My brother then informed me that we lost the house. “What do you mean we … LOST … the house?” I screamed. He told me, “there was a fire, it blew up, and it is kaput, gone.”
“Gone? Oh no,” I wailed, “what about the chair?”
Gone? How can that be…Bruce said I could have the chair.
Now the chair was completely wiped out in the fire. Anger rose in me. I had to deal with the evil thoughts I directed against Dad’s widow for asking me to wait on removing furniture. If she had only moved a month earlier, I’d have the chair. If only she hadn’t been so selfish and asked me not to take anything the week before…I mourned.
Now, I had nothing of Dad’s to keep, nothing to pass down to my children. The few things that I had felt were worthwhile keepsakes were now completely destroyed, obliterated, gone forever.

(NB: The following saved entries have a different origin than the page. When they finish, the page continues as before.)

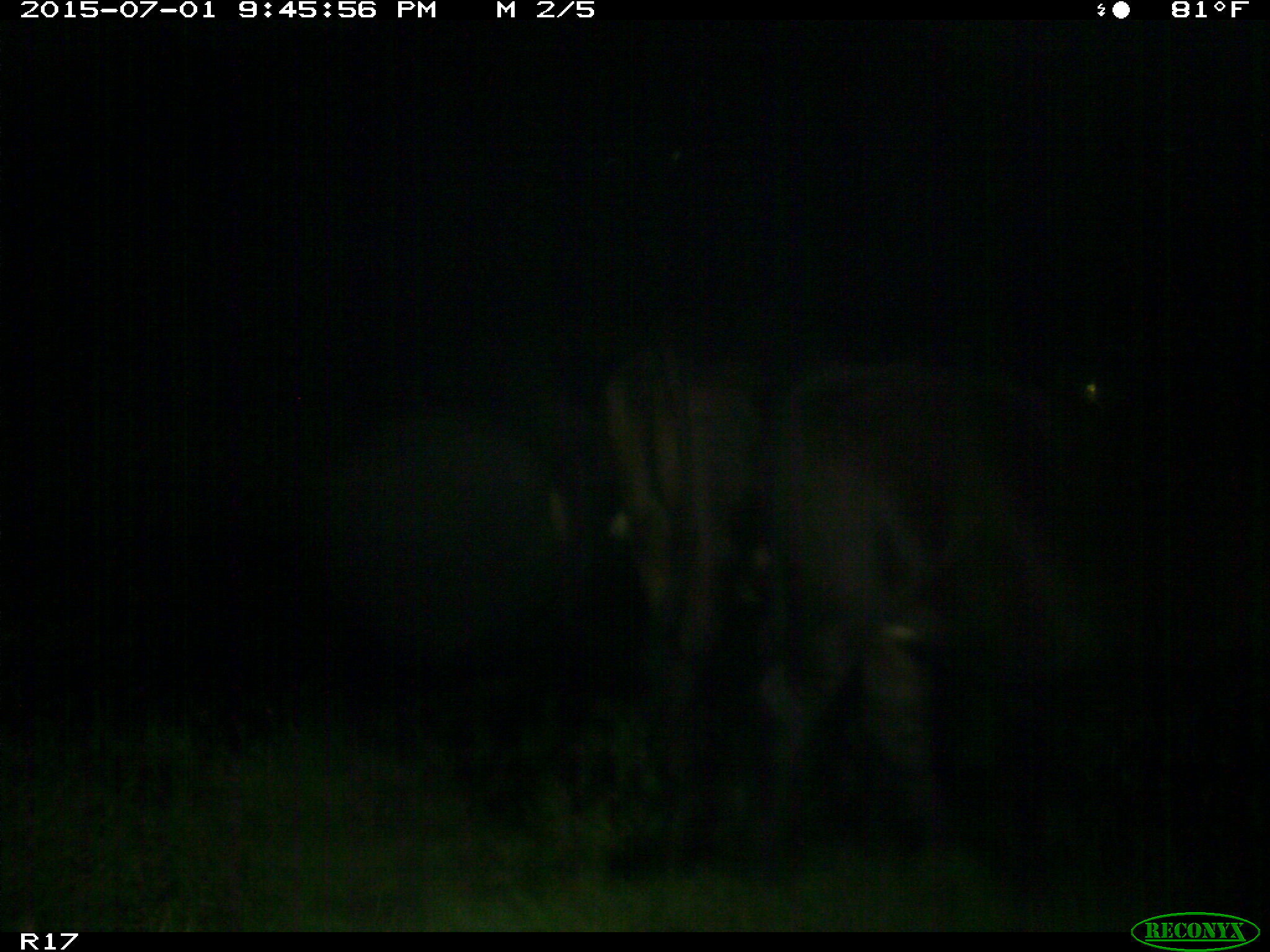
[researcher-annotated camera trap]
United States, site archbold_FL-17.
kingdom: Animalia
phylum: Chordata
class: Mammalia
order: Artiodactyla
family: Bovidae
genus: Bos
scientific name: Bos taurus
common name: domestic cow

Suddenly, everything my father owned became significantly important. I longed for something to call mine as a keepsake. His favorite glass, his bed, his jewelry, his clothing – anything. There was nothing worthy of salvage. The stress of the fire was greater than any stress I’d experienced in life. I mourned the loss of Dad all over again.
The fire started in the garage, apparently the result of an old, out of code water heater. Fueled by fumes and chemicals in the garage, the fire quickly spread to Dad’s workshop where the ammunition was stored. It took no time at all for the fire to reach the explosives, literally blowing the roof off the garage in the process. The house was gutted before the fire department arrived. Fortunately, there was no loss of life – Dad’s widow was inside the house at the time.
Three months later, I took yet another trip to California. This time, I drove to the restoration company’s warehouse where Dad’s chair had been stored at my request since the fire.
Walking in to the warehouse felt like walking into a morgue. I was somber and felt I was there to identify the body. I was directed to a small corner that held what was and was not salvageable. An afghan blanket had been draped over the chair before the fire. The intensity of the fire melted the pattern of the afghan into what was left of the fabric and stuffing. The water from the fire hoses, had distorted the shape of the chair and shrunk most of its material.
I loaded up two small dressers from Dad’s bedroom and the charred remains of the chair, then headed back home to Arizona.
After learning of the chair’s fate during the fire, my husband and I had spoken to one of our neighbors who upholstered furniture for a living. He indicated that he could probably rebuild the chair if the fire hadn’t gotten to the wood.
As soon as I came within cell phone range of home, I called my beloved husband to tell him the chair can be salvaged. I asked him to call our neighbor. “Tell him I have the chair…I’m on my way.”